Пожалуй, он был тут трезвее всех.
— Ничего страшного, Андрей, — сказал он и положил руку на плечо. — Я всё видел. Ничего страшного. Сама прощения попросит. Я тебе говорю точно.
— Не в этом дело…
— Ничего страшного, я тебе говорю…
— Ты ничего не понимаешь…
— Я всё понимаю, Андрей. Ты не должен из-за этого расстраиваться. Они приходят и уходят. Остаются друзья.
— Да, — Андрей слабо улыбнулся. — Вот нас только двое осталось.
— Нас и было двое.
— Так надо друг за друга держаться.
— Да.
— А из-за этого ты расстраиваться не должен. Девчонка должна знать своё место.
— Да не в этом дело.
— А такие, как твоя Светка, любят садиться на голову…
— Да не в этом дело…
— Что ты заладил: не в этом, не в этом… Именно в этом.
— Не говори так, Слава, ты ведь не знаешь её…

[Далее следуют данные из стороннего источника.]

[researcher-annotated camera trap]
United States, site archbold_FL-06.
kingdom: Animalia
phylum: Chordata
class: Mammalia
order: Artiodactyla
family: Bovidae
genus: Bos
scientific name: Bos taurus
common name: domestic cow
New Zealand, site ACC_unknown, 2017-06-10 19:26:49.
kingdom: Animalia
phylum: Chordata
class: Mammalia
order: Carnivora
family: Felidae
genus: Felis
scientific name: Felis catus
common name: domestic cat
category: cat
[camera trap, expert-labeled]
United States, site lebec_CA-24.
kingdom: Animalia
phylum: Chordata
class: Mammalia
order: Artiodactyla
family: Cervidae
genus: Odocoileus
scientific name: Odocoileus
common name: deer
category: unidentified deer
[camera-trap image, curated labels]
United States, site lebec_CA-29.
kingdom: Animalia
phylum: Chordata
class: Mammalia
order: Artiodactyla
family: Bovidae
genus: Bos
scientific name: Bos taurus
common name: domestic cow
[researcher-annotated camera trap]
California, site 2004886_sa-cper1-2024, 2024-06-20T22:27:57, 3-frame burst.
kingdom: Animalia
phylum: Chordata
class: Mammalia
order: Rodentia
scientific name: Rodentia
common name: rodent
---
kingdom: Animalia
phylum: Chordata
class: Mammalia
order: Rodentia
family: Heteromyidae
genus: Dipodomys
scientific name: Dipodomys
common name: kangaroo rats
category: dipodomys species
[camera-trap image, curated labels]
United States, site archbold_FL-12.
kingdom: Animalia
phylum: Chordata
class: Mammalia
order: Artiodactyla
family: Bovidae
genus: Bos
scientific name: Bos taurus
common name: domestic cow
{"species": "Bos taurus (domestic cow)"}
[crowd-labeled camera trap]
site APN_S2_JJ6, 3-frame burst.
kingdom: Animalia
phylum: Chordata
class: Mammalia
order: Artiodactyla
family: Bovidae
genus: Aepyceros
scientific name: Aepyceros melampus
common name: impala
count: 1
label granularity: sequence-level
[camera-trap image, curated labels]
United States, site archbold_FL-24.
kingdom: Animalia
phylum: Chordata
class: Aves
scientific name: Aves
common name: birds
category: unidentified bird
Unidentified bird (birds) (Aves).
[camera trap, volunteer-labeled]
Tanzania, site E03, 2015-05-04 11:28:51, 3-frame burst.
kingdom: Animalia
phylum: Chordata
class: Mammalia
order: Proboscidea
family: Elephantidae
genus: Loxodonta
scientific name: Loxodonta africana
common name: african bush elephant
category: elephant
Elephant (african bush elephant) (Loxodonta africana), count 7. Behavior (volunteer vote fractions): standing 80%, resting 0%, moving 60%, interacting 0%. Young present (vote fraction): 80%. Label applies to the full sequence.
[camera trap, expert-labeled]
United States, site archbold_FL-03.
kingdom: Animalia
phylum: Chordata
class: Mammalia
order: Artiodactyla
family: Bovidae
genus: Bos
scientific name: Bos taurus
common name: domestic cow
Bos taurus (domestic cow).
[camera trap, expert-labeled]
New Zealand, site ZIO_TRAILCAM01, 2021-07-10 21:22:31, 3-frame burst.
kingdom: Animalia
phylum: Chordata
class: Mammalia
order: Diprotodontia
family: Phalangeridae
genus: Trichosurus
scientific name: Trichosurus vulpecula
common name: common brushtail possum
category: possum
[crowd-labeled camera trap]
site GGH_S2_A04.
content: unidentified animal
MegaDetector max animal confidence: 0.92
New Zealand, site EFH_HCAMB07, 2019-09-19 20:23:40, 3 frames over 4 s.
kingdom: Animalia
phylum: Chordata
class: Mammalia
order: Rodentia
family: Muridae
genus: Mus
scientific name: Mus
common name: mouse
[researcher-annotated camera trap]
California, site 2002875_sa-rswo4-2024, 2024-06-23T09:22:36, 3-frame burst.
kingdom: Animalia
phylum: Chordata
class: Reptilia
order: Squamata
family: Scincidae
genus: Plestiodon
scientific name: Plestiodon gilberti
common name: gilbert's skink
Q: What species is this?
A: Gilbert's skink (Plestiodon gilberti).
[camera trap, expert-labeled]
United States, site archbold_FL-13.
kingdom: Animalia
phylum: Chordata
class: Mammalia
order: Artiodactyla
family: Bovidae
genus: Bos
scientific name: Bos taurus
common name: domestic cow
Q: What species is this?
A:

— Со стороны оно виднее. Она совсем тебе на голову села.
— Но она любит меня. И я её тоже.
— Ерунда, ерунда, — Слава поморщился. — Через год она выйдет замуж за перспективного архитектора, а у тебя появится другая. И ты будешь точно так же любить ее и катать ей свои стихи.
— Ты стихи не тронь. И не говори так. Ты не знаешь ничего…
— Может быть…
Слава достал из кармана сигареты и они закурили.
— Но ведь нас с тобой двое? — с отчаянной надеждой спросил вдруг Андрей. — Двое?
— Да, Андрюшенька.
— Двое было и двое будет, ведь так?
— Да.
— Пошли выпьем, Славик?
— Пошли, Андрюша.
На кухне битник Женя и стереотипные хлестали из кружек кофе, дуя и обжигаясь.
— Ну как, алкаши, отошли? — спросил Женя.
— Вроде.
— Ну пошли плясать.
— Пошли.
— Слышь, а что это ты за кадр пригласил?
— Да так… кадры как кадры… знакомые…
— Переспать с этими дамами можно?
— Да как вам сказать… Не знаю… Попробуйте.
Они допили кофе и пошли плясать.
Пляски продолжались.
Андрей снова присоединился к танцующим.
— Пойдём погуляем, — шептал на ухо приглашённой Сергей, гладя её руку (та смущалась), — пойдём… Здесь так душно… Такой вечер… пойдём…
Уломал. Они незаметно выскользнули из комнаты и ушли.